--- Trechos dos registros ---

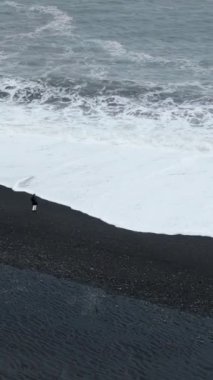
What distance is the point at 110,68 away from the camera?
3036 inches

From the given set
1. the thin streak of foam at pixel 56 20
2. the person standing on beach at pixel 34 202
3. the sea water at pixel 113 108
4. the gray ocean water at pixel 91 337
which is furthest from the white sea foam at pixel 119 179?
the thin streak of foam at pixel 56 20

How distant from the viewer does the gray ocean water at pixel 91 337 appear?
34.0 metres

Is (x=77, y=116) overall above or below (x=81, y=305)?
above

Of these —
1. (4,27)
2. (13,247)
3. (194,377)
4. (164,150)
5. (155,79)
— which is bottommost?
(194,377)

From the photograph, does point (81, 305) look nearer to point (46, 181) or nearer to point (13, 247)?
point (13, 247)

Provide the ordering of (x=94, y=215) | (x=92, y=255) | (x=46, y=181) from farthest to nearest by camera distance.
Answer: (x=46, y=181), (x=94, y=215), (x=92, y=255)

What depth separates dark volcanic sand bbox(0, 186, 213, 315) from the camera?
39.9 metres

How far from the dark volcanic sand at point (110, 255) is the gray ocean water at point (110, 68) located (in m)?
16.0

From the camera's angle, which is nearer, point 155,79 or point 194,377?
point 194,377

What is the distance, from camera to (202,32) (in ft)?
284

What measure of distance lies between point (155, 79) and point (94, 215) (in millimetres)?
30930

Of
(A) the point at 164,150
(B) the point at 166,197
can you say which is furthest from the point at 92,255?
(A) the point at 164,150

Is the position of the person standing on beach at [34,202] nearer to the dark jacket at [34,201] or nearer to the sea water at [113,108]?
the dark jacket at [34,201]

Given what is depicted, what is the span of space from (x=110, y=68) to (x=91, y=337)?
47.4 meters
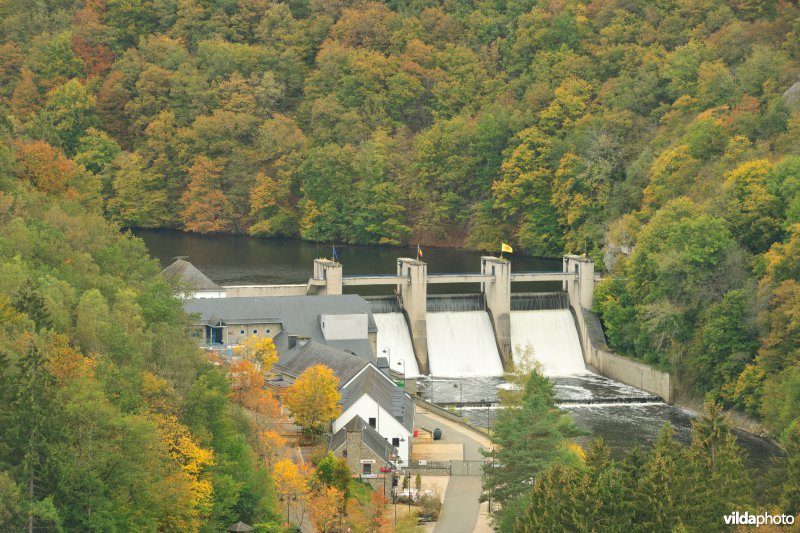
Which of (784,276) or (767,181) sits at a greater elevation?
(767,181)

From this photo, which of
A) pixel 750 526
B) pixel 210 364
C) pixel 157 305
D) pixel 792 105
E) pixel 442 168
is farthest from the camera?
pixel 442 168

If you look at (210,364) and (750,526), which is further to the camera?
(210,364)

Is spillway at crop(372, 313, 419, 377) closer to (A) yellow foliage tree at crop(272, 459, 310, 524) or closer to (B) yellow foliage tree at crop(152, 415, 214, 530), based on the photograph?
(A) yellow foliage tree at crop(272, 459, 310, 524)

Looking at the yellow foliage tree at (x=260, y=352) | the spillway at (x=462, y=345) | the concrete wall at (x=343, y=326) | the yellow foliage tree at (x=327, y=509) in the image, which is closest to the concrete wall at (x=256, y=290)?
the spillway at (x=462, y=345)

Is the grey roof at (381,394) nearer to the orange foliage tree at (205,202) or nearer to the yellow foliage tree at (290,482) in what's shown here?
the yellow foliage tree at (290,482)

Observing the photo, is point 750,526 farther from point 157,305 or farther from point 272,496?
point 157,305

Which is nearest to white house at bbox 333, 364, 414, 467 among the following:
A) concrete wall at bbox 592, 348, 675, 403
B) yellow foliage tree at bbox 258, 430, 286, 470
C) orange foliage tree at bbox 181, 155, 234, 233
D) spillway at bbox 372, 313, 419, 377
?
yellow foliage tree at bbox 258, 430, 286, 470

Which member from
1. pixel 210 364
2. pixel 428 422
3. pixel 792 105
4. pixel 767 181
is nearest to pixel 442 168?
pixel 792 105
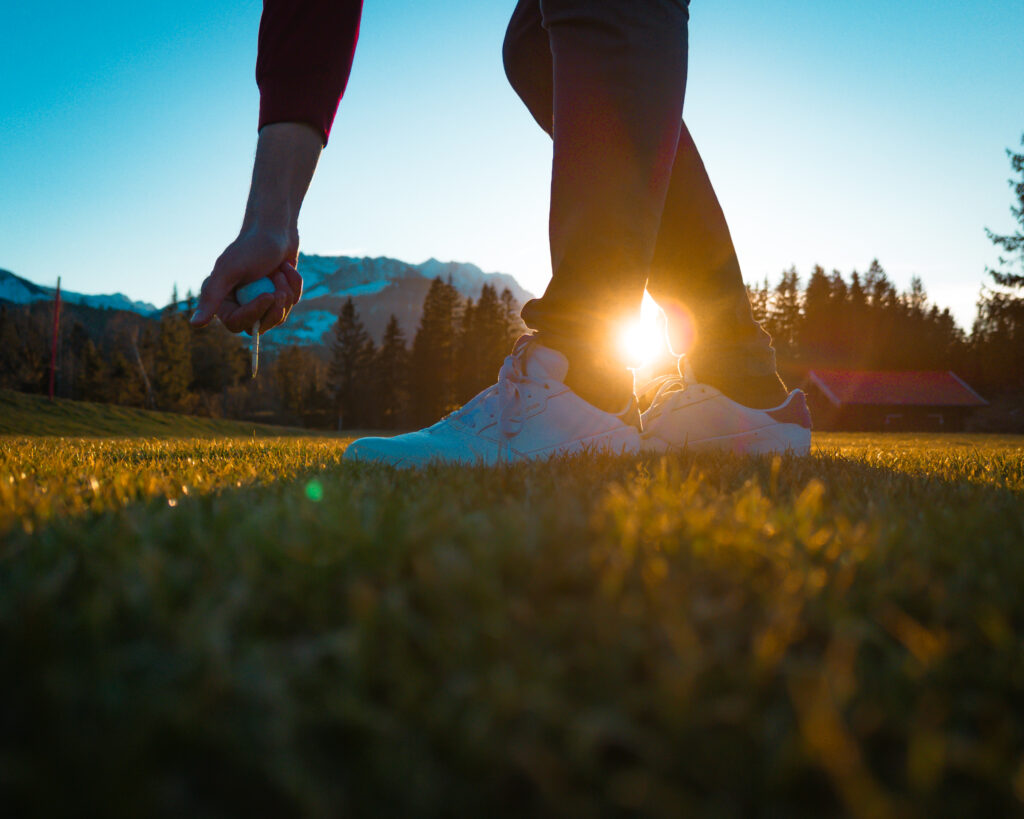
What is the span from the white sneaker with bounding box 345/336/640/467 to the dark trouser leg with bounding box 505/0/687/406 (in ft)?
0.31

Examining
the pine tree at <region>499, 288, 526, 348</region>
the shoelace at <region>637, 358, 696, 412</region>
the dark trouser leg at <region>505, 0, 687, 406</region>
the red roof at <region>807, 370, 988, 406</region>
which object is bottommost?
the shoelace at <region>637, 358, 696, 412</region>

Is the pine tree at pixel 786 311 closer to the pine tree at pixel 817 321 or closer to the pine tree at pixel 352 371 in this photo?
the pine tree at pixel 817 321

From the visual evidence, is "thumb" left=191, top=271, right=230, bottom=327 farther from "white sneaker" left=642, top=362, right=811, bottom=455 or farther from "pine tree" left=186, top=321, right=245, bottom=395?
"pine tree" left=186, top=321, right=245, bottom=395

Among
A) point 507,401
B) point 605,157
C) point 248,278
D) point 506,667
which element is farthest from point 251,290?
point 506,667

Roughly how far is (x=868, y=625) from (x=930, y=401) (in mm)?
47153

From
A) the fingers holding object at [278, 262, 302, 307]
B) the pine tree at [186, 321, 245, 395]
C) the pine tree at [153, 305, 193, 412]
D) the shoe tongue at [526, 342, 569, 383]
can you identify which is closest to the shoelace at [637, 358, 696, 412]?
the shoe tongue at [526, 342, 569, 383]

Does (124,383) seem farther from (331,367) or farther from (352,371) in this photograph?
(352,371)

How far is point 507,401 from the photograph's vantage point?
223cm

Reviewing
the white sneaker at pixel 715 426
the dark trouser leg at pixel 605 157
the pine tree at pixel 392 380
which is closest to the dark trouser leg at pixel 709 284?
the white sneaker at pixel 715 426

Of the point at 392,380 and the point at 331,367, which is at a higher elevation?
the point at 331,367

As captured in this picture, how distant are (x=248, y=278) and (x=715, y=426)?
6.66ft

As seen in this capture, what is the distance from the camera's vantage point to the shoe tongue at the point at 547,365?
221 cm

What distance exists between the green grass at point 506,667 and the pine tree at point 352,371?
52.5m

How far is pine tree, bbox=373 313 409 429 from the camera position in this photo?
52.0m
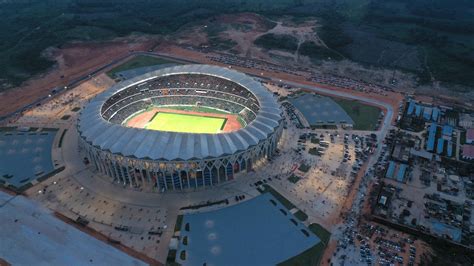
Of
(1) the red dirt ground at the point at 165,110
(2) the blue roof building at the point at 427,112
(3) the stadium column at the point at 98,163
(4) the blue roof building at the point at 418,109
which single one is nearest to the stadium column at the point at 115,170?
(3) the stadium column at the point at 98,163

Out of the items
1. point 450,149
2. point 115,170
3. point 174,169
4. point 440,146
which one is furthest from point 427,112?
point 115,170

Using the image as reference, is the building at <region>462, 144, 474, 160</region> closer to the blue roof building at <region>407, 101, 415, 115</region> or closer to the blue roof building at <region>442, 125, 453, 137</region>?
the blue roof building at <region>442, 125, 453, 137</region>

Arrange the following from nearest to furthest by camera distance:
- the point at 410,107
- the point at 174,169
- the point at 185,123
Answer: the point at 174,169 → the point at 185,123 → the point at 410,107

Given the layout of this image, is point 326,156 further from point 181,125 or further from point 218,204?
point 181,125

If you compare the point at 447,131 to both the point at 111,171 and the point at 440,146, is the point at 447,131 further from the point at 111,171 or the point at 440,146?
the point at 111,171

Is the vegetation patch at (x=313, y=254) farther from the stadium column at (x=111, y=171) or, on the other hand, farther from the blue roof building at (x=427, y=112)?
the blue roof building at (x=427, y=112)

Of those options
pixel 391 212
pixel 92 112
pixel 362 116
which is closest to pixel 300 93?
pixel 362 116

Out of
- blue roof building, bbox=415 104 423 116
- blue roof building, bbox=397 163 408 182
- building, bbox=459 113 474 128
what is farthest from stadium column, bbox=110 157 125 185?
building, bbox=459 113 474 128
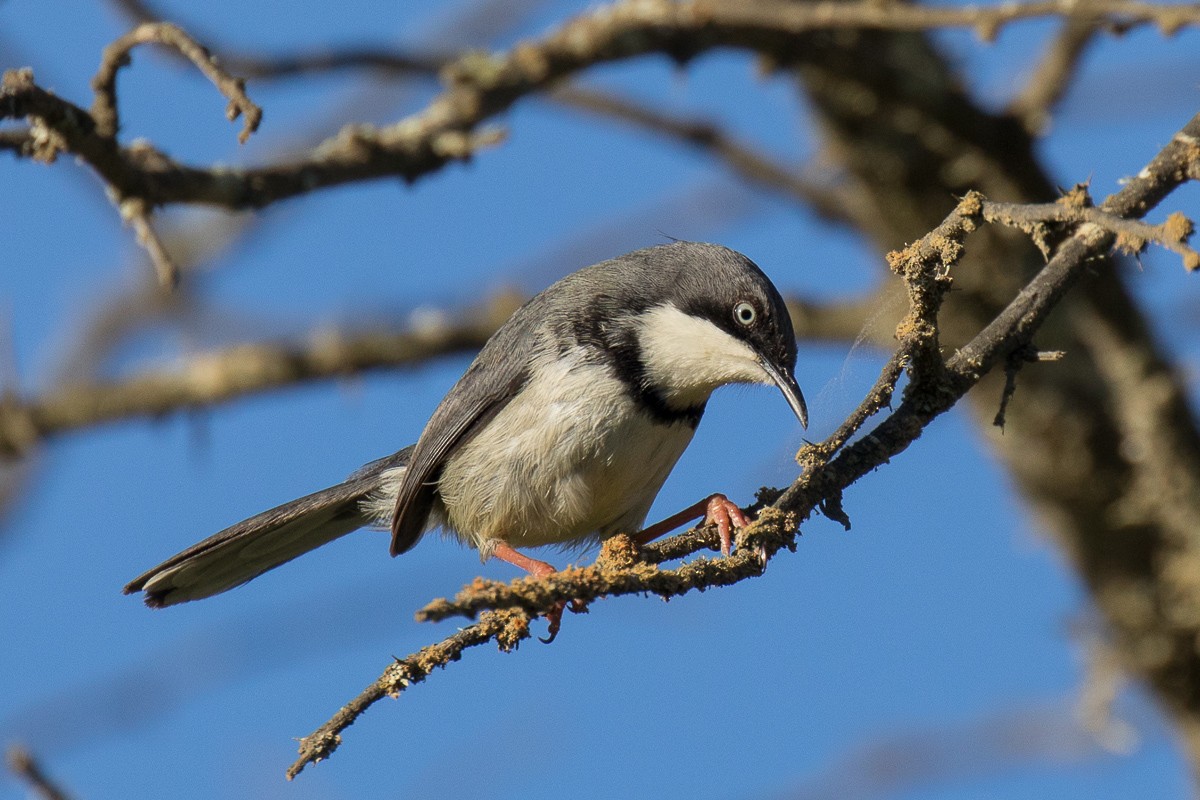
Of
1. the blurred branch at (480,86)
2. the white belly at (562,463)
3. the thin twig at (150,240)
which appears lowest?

---

> Tarefa proposta: Troque "dark volcanic sand" por "black volcanic sand" em todos os registros acima e reproduza-os sem nenhuma outra alteração. Não inclua as imagens na resposta.

> Resolução da tarefa:
What distance is the point at 110,68 away from the camera?
3036 inches

From the given set
1. the thin streak of foam at pixel 56 20
2. the person standing on beach at pixel 34 202
3. the sea water at pixel 113 108
4. the gray ocean water at pixel 91 337
which is furthest from the white sea foam at pixel 119 179?
the thin streak of foam at pixel 56 20

How distant from the viewer does the gray ocean water at pixel 91 337 appear?
34.0 metres

Is (x=77, y=116) overall above or below (x=81, y=305)?
above

Of these —
1. (4,27)
2. (13,247)
3. (194,377)
4. (164,150)
5. (155,79)
— which is bottommost?
(194,377)

From the photograph, does point (81, 305) look nearer to point (46, 181) or nearer to point (13, 247)?
point (13, 247)

Provide the ordering of (x=94, y=215) | (x=92, y=255) | (x=46, y=181) from farthest to nearest by camera distance.
Answer: (x=46, y=181), (x=94, y=215), (x=92, y=255)

What depth separates black volcanic sand bbox(0, 186, 213, 315) from the camera?
39.9 metres

How far from the black volcanic sand at point (110, 255) is the gray ocean water at point (110, 68) located (in m)?
16.0

From the camera's angle, which is nearer, point 155,79 or point 194,377?
point 194,377

What is the distance, from camera to (202,32) (in ft)?
284

What measure of distance lies between point (155, 79) and point (94, 215) (in millimetres)?
30930

Of
(A) the point at 164,150
(B) the point at 166,197
can you say which is furthest from the point at 92,255?
(A) the point at 164,150

Is the position of the person standing on beach at [34,202] nearer to the dark jacket at [34,201] or nearer to the sea water at [113,108]?
the dark jacket at [34,201]

Given what is depicted, what is the span of space from (x=110, y=68) to (x=91, y=337)?
47.4 meters
Which of (784,276) or (767,181) sits at a greater elevation?
(767,181)

From this photo, which of
A) pixel 750 526
B) pixel 210 364
C) pixel 157 305
D) pixel 792 105
E) pixel 442 168
is farthest from the camera?
pixel 442 168

If you look at (210,364) and (750,526), which is further to the camera?
(210,364)

Is spillway at crop(372, 313, 419, 377) closer to (A) yellow foliage tree at crop(272, 459, 310, 524) or closer to (B) yellow foliage tree at crop(152, 415, 214, 530), based on the photograph?
(A) yellow foliage tree at crop(272, 459, 310, 524)

Looking at the yellow foliage tree at (x=260, y=352) | the spillway at (x=462, y=345) | the concrete wall at (x=343, y=326) | the yellow foliage tree at (x=327, y=509) in the image, which is closest to the concrete wall at (x=256, y=290)?
the spillway at (x=462, y=345)

Is the grey roof at (381,394) nearer to the orange foliage tree at (205,202) or nearer to the yellow foliage tree at (290,482) in what's shown here?
the yellow foliage tree at (290,482)

Observing the photo, is point 750,526 farther from point 157,305 or farther from point 272,496?
point 157,305

Which is nearest to white house at bbox 333, 364, 414, 467 among the following:
A) concrete wall at bbox 592, 348, 675, 403
B) yellow foliage tree at bbox 258, 430, 286, 470
C) orange foliage tree at bbox 181, 155, 234, 233
D) spillway at bbox 372, 313, 419, 377
?
yellow foliage tree at bbox 258, 430, 286, 470

Which member from
1. pixel 210 364
2. pixel 428 422
3. pixel 792 105
4. pixel 767 181
is nearest to pixel 442 168?
pixel 792 105
What is the span from the white sneaker with bounding box 345/336/640/467 to the dark trouser leg with bounding box 505/0/687/406 (in ft)?
0.31

Examining
the pine tree at <region>499, 288, 526, 348</region>
the shoelace at <region>637, 358, 696, 412</region>
the dark trouser leg at <region>505, 0, 687, 406</region>
the red roof at <region>807, 370, 988, 406</region>
which object is bottommost?
the shoelace at <region>637, 358, 696, 412</region>

Is the pine tree at pixel 786 311 closer to the pine tree at pixel 817 321 or closer to the pine tree at pixel 352 371 in this photo?
the pine tree at pixel 817 321

From the visual evidence, is "thumb" left=191, top=271, right=230, bottom=327 farther from "white sneaker" left=642, top=362, right=811, bottom=455 or farther from "pine tree" left=186, top=321, right=245, bottom=395?
"pine tree" left=186, top=321, right=245, bottom=395

Among
A) point 507,401
B) point 605,157
C) point 248,278
D) point 506,667
which element is farthest from point 251,290?
point 506,667

Roughly how far is (x=868, y=625) from (x=930, y=401) (in mm)?
47153

From
A) the fingers holding object at [278, 262, 302, 307]
B) the pine tree at [186, 321, 245, 395]
C) the pine tree at [153, 305, 193, 412]
D) the shoe tongue at [526, 342, 569, 383]
can you identify which is closest to the shoelace at [637, 358, 696, 412]?
the shoe tongue at [526, 342, 569, 383]

Does (124,383) seem farther from (331,367) or farther from (352,371) in this photograph?
(352,371)

How far is point 507,401 from the photograph's vantage point?
223cm

Reviewing
the white sneaker at pixel 715 426
the dark trouser leg at pixel 605 157
the pine tree at pixel 392 380
which is closest to the dark trouser leg at pixel 709 284?
the white sneaker at pixel 715 426

Of the point at 392,380 and the point at 331,367, which is at a higher elevation?
the point at 331,367

As captured in this picture, how distant are (x=248, y=278) and (x=715, y=426)?
6.66ft

As seen in this capture, what is the distance from the camera's vantage point to the shoe tongue at the point at 547,365?
221 cm

What distance exists between the green grass at point 506,667 and the pine tree at point 352,371?
52.5m

How far is pine tree, bbox=373 313 409 429 from the camera position in this photo?
52.0m
Of
(1) the red dirt ground at the point at 165,110
(2) the blue roof building at the point at 427,112
(3) the stadium column at the point at 98,163
(4) the blue roof building at the point at 418,109
which single one is nearest to the stadium column at the point at 115,170?
(3) the stadium column at the point at 98,163

Out of the items
1. point 450,149
2. point 115,170
3. point 174,169
4. point 440,146
which one is furthest from point 427,112?
point 115,170

Using the image as reference, is the building at <region>462, 144, 474, 160</region> closer to the blue roof building at <region>407, 101, 415, 115</region> or closer to the blue roof building at <region>442, 125, 453, 137</region>?
the blue roof building at <region>442, 125, 453, 137</region>

Arrange the following from nearest to furthest by camera distance:
- the point at 410,107
- the point at 174,169
- the point at 185,123
Answer: the point at 174,169 → the point at 185,123 → the point at 410,107

Given the layout of this image, is point 326,156 further from point 181,125 or further from point 218,204?
point 181,125

If you compare the point at 447,131 to both the point at 111,171 and the point at 440,146, is the point at 447,131 further from the point at 111,171 or the point at 440,146?
the point at 111,171

Is the vegetation patch at (x=313, y=254) farther from the stadium column at (x=111, y=171) or, on the other hand, farther from the blue roof building at (x=427, y=112)?
the blue roof building at (x=427, y=112)

Of those options
pixel 391 212
pixel 92 112
pixel 362 116
which is closest to pixel 300 93?
pixel 362 116

Out of
- blue roof building, bbox=415 104 423 116
- blue roof building, bbox=397 163 408 182
- building, bbox=459 113 474 128
what is farthest from stadium column, bbox=110 157 125 185?
building, bbox=459 113 474 128
Of
1. the blurred branch at (480,86)
2. the white belly at (562,463)
3. the thin twig at (150,240)
which appears lowest?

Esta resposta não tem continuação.